▶ _Directions for this task_:
Using the data below, return word for word every line from the one holding "Stecher chromolithograph fruit" down to the one holding "Panoramic view of". Leave pictures out.

▶ _Information shown_:
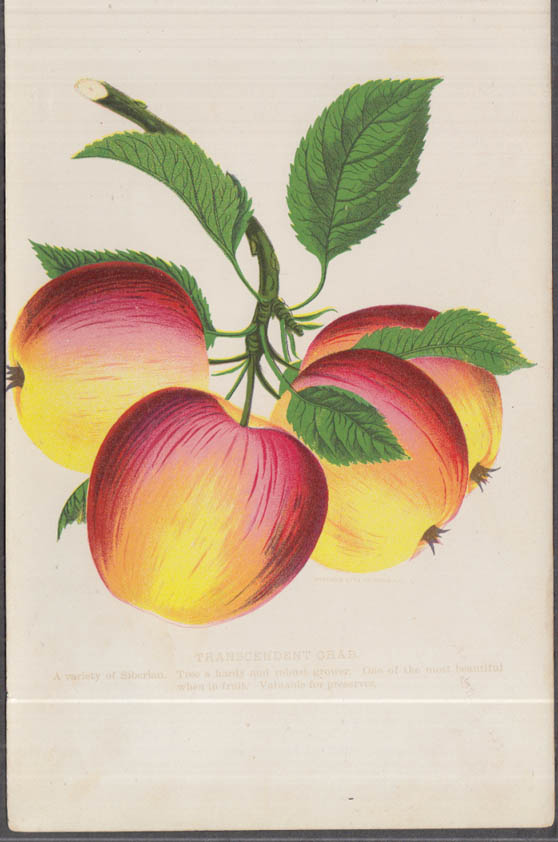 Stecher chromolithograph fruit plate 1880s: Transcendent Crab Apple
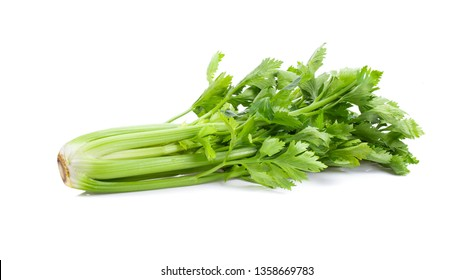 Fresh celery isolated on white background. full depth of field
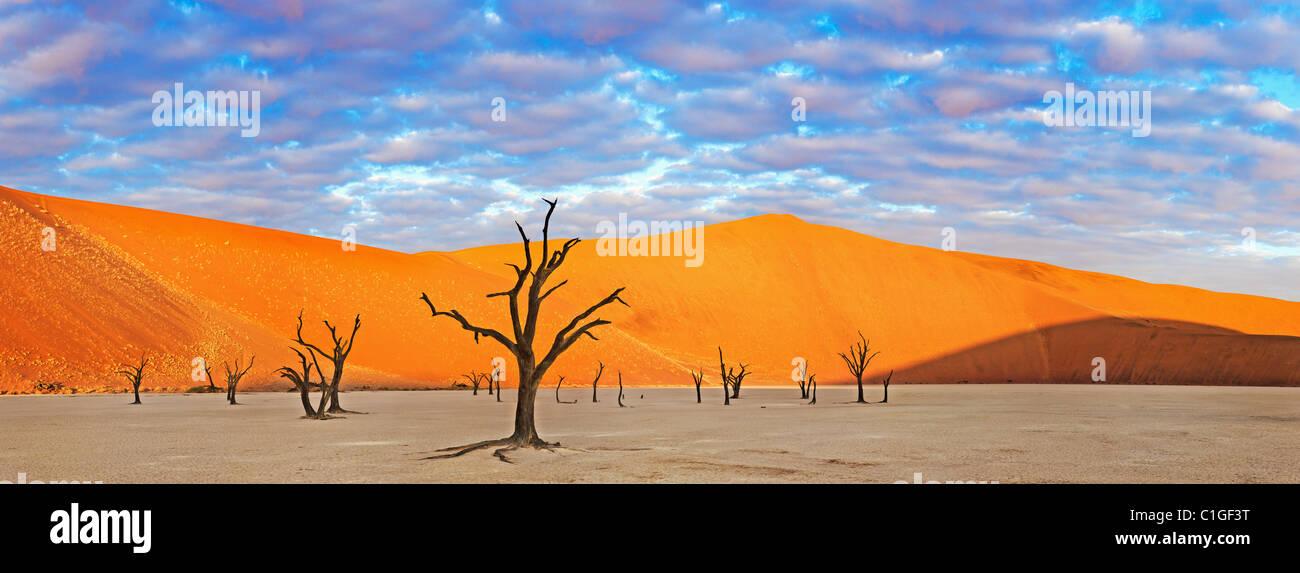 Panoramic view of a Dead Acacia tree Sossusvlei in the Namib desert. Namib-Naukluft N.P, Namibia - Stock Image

...

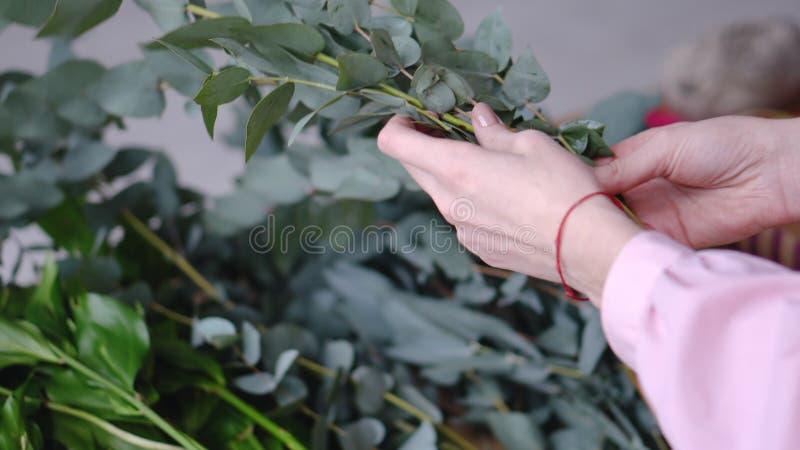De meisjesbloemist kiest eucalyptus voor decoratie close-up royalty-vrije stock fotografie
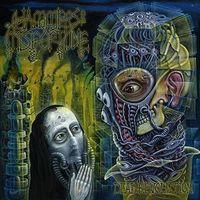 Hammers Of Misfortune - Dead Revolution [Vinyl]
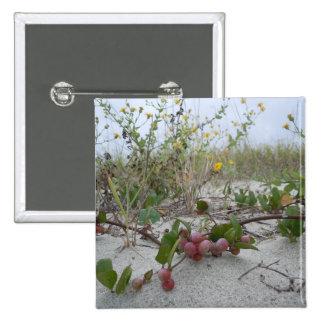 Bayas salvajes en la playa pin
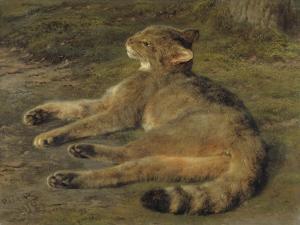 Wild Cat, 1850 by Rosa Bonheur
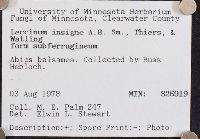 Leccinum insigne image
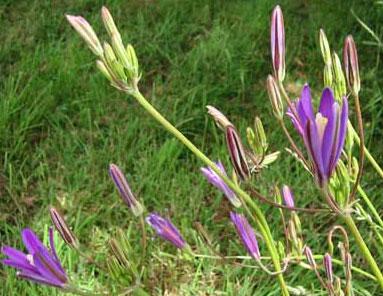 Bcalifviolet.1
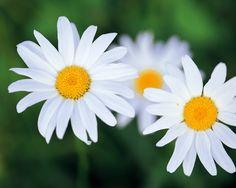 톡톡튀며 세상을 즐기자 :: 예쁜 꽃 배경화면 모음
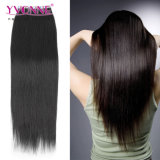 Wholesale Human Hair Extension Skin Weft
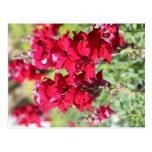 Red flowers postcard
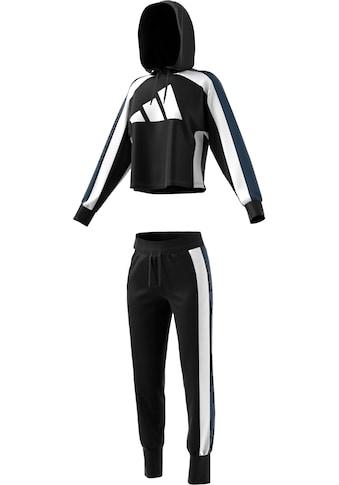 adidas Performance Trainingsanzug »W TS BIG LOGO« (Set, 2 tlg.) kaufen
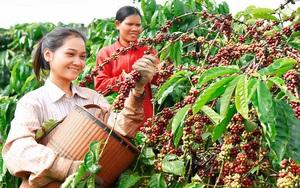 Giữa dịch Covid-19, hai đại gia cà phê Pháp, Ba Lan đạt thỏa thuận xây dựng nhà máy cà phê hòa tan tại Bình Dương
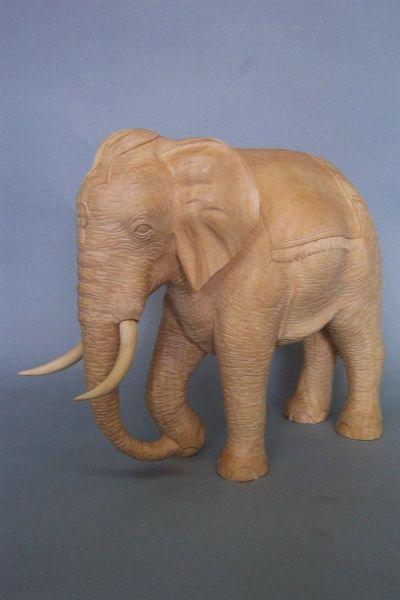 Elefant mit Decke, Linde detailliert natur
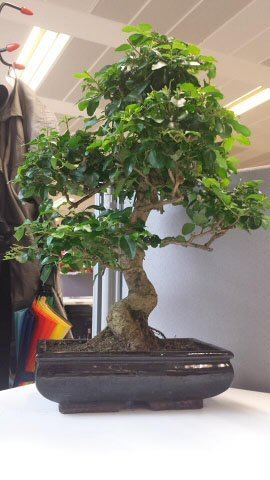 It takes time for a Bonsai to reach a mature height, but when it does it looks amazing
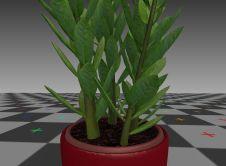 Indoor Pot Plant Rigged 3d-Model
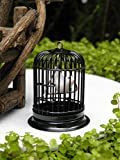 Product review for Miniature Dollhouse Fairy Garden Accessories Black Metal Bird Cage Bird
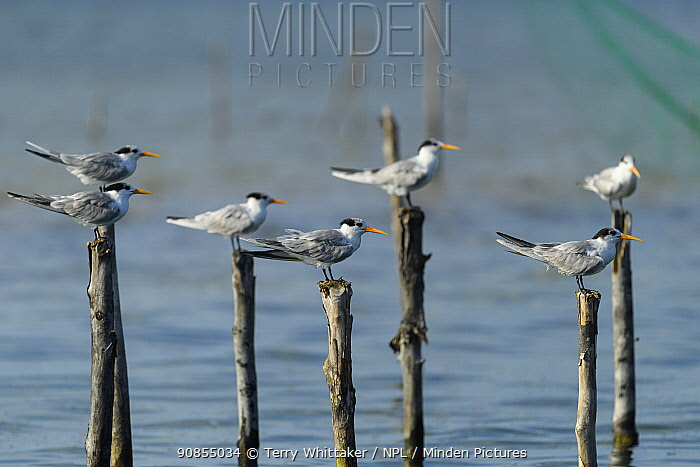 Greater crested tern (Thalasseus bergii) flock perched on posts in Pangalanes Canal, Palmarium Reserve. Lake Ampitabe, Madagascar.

...

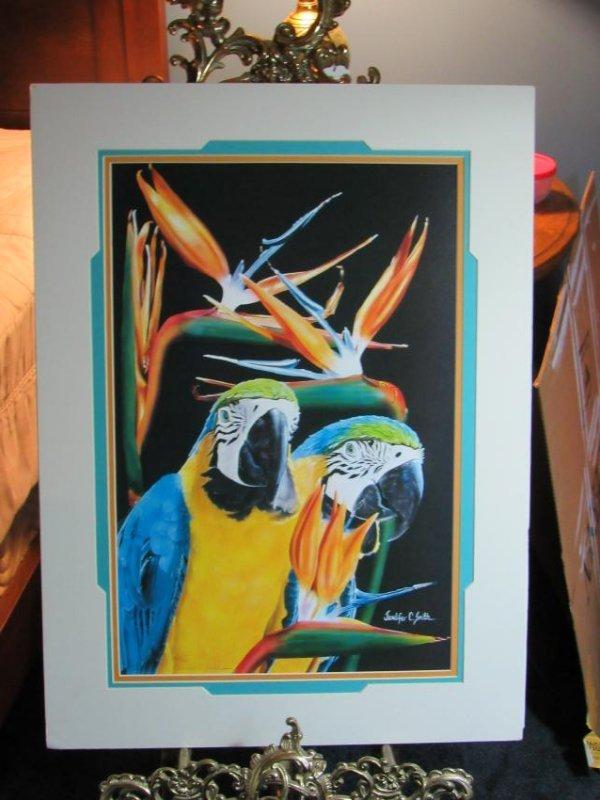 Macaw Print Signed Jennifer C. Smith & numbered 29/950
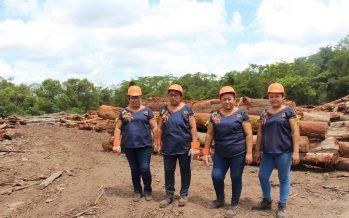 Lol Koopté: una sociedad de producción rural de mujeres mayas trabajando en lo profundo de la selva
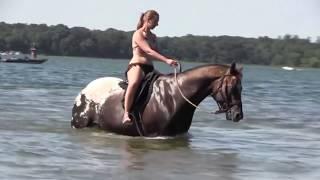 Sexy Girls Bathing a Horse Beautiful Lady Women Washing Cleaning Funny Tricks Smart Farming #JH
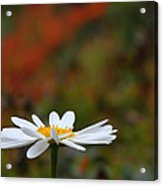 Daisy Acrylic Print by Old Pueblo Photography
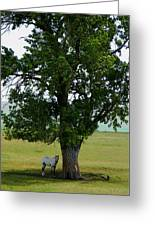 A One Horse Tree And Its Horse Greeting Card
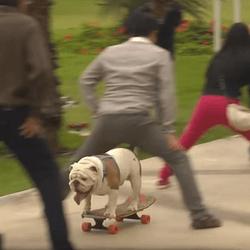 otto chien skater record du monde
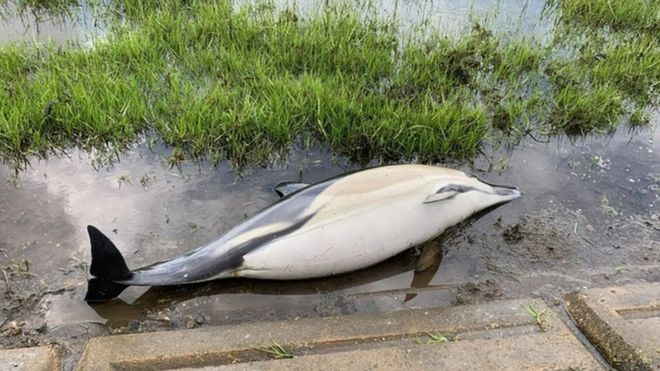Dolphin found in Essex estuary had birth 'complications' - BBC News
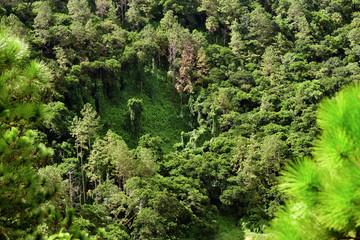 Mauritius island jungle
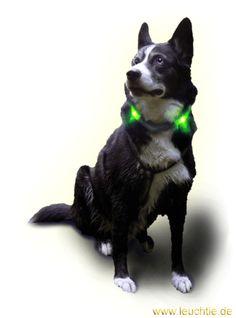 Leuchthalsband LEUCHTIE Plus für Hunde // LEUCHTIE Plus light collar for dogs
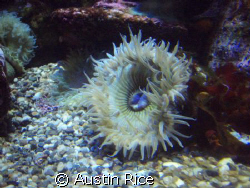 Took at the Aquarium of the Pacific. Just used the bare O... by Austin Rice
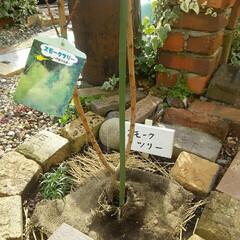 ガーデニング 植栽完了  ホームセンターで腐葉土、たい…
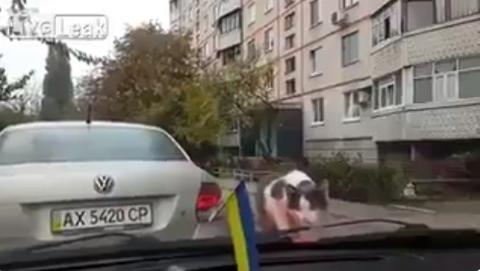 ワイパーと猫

▶ _Solution to the exercise_:
 Stecher chromolithograph fruit plate 1880s: Transcendent Crab Apple
 Fresh celery isolated on white background. full depth of field
 Panoramic view of a Dead Acacia tree Sossusvlei in the Namib desert. Namib-Naukluft N.P, Namibia - Stock Image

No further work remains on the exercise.